__Brief__.
Could you copy everything from the item with "Visually comparing them, is" down to the line with "the weeding tool handle at pixel 287 259 →", changing "spatial distance" to "separation" and leaving all else as it is?

-- Begin Material --

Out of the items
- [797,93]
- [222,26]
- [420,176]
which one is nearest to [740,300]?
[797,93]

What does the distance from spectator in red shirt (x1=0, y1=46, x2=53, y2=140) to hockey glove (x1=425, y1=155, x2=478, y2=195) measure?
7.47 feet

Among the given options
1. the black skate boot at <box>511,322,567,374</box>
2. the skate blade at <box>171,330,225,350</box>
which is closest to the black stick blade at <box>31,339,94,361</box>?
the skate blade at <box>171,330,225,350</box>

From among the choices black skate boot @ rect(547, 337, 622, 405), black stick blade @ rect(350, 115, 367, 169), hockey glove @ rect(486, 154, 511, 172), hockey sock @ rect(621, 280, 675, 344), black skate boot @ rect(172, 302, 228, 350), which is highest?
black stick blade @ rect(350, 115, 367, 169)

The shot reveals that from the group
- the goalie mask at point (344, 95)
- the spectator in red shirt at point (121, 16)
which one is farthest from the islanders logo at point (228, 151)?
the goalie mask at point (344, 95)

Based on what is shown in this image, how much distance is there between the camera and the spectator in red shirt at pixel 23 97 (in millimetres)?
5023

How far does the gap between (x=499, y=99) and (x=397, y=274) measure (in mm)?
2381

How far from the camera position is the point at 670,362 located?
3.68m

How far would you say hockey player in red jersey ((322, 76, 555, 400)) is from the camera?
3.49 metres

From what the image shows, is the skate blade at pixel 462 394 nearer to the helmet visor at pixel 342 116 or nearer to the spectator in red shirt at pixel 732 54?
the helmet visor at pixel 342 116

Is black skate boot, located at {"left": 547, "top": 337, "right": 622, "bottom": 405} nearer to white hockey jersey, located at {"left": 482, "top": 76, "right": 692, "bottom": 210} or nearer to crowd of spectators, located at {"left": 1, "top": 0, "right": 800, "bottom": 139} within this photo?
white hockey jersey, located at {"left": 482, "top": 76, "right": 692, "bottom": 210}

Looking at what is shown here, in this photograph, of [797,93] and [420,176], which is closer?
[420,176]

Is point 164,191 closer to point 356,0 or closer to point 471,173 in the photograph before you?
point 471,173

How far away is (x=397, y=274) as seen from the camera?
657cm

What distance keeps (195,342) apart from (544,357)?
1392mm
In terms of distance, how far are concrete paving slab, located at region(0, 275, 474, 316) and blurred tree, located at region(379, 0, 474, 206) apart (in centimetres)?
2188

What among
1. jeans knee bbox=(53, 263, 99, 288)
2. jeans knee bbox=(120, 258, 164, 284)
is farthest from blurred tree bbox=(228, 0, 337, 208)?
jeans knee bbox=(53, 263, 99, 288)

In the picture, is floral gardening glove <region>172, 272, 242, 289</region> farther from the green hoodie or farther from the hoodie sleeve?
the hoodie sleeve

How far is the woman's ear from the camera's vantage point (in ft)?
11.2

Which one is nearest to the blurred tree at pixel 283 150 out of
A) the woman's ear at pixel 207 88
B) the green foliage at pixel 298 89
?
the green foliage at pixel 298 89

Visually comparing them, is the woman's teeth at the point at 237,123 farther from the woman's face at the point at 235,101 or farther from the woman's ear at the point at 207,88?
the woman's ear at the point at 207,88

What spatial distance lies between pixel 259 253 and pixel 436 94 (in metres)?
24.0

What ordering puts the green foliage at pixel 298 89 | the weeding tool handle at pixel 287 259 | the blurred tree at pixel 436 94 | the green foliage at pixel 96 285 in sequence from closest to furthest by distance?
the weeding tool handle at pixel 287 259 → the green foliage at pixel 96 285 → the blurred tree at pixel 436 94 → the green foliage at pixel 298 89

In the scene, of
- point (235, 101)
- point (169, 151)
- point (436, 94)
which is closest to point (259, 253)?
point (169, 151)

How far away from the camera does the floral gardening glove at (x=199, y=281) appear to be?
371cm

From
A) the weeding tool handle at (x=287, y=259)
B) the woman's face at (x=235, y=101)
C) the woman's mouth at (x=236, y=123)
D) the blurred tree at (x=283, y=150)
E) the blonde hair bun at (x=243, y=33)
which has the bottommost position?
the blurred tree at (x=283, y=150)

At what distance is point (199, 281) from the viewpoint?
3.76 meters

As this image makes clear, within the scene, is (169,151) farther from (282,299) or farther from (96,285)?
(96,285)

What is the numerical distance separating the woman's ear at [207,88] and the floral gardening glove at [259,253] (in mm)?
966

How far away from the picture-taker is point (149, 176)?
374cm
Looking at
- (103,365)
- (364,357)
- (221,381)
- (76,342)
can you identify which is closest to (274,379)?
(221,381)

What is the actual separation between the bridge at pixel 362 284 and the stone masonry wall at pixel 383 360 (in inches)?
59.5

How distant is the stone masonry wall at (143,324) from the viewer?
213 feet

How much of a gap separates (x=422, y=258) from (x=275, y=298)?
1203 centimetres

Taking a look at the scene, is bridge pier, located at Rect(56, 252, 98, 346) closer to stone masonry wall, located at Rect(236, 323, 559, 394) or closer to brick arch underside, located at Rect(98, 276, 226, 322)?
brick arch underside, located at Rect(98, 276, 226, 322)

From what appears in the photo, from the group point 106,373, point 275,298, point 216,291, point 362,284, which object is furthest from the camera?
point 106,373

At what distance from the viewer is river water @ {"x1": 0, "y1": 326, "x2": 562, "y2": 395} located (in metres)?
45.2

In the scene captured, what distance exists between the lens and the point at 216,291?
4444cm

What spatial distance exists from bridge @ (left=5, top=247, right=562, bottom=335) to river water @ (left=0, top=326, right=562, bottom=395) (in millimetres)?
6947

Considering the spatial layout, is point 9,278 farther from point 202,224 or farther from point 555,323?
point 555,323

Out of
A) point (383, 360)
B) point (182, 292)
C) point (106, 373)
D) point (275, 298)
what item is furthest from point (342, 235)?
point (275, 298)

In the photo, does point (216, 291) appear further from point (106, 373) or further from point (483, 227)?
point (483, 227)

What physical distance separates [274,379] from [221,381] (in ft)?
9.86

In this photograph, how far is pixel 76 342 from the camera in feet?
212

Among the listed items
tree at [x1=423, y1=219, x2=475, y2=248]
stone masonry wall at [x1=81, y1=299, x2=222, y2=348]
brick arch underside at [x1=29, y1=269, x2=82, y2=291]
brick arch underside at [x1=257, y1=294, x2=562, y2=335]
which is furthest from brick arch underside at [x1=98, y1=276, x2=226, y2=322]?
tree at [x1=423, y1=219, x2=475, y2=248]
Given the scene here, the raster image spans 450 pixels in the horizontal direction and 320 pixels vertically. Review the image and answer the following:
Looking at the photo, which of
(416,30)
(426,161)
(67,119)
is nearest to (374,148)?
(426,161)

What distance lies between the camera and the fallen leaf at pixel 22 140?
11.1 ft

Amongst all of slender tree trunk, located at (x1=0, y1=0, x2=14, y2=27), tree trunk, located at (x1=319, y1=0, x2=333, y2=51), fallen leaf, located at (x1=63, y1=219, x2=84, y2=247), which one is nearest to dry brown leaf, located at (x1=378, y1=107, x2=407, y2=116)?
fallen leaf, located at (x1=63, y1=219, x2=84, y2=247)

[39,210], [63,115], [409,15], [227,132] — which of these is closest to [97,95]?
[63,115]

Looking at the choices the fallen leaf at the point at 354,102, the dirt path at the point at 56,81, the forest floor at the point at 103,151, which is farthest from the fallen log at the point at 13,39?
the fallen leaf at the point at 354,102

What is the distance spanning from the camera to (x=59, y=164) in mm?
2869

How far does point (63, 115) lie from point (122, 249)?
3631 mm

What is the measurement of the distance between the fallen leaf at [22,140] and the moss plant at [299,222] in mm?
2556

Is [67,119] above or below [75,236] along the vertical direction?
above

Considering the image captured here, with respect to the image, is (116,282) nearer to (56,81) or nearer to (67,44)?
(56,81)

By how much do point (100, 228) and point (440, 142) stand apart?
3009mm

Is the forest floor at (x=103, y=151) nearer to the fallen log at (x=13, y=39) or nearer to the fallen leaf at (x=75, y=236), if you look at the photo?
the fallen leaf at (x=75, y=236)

-- End Material --

__Solution below__.
Visually comparing them, is the woman's teeth at the point at 237,123 farther from the woman's face at the point at 235,101 or farther from the woman's ear at the point at 207,88?
the woman's ear at the point at 207,88

What separation lies between pixel 259 253 and pixel 436 94 (in metres)?
24.0

What ordering puts the green foliage at pixel 298 89 | the weeding tool handle at pixel 287 259 | the blurred tree at pixel 436 94 | the green foliage at pixel 96 285 in sequence from closest to furthest by distance?
the weeding tool handle at pixel 287 259 → the green foliage at pixel 96 285 → the blurred tree at pixel 436 94 → the green foliage at pixel 298 89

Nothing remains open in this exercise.